Lack of female company drives penguins to ‘gay flings’

By IANS
Friday, October 22, 2010

LONDON - According to a new study, lack of female company drives penguins to short-term gay flings.

Scientists who studied a colony of king penguins discovered that even though more than 25 percent of the males were in same-sex pairs, only two birds bonded permanently.

Even those two penguins were later seen caring for eggs as part of a heterosexual pair.

Experts believe that lack of female penguins in the colony may drive males into some same-sex flirting, reports the Daily Mail.

Gay ‘flirting’ could also be due to high levels of testosterone within the colony among males, according to the journal Ethology.

The team from the Centre for Functional and Evolutionary Ecology in Montpellier, France, studied king penguins on the Antarctic Island of Kerguelen to better understand their mating behaviour.

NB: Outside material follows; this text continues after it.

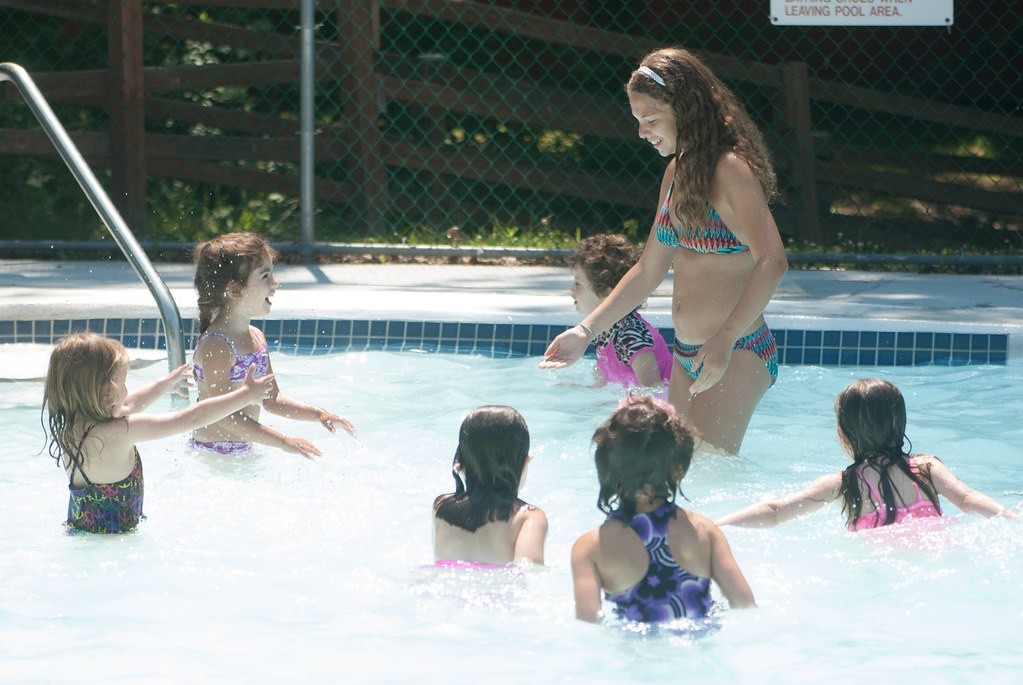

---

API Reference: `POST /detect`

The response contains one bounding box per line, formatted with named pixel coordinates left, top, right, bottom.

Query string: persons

During the mating season, king penguins displayed with potential partners by closing their eyes, stretching their heads skyward and then looking at each other.

In their study, the researchers found that 28.3 percent of the birds studied displayed to penguins of the same-sex.

One theory behind the same-sex pairing was that penguins paired up with other males because they could not tell the difference between the sexes and so paired at random.

But Director of Research Stephen Dobson told the BBC that this theory no longer stood up.

“I found that the rate of homosexually displaying pairs was significantly lower than one would expect by chance,” he said.

Out of all the same-sex displaying penguins, only one male-male pair and one female-female pair had learned the song of their partner, the researchers found.

“So these pairs can bond. But, bonded pairs can split up if one finds a more preferred partner,” Dobson added.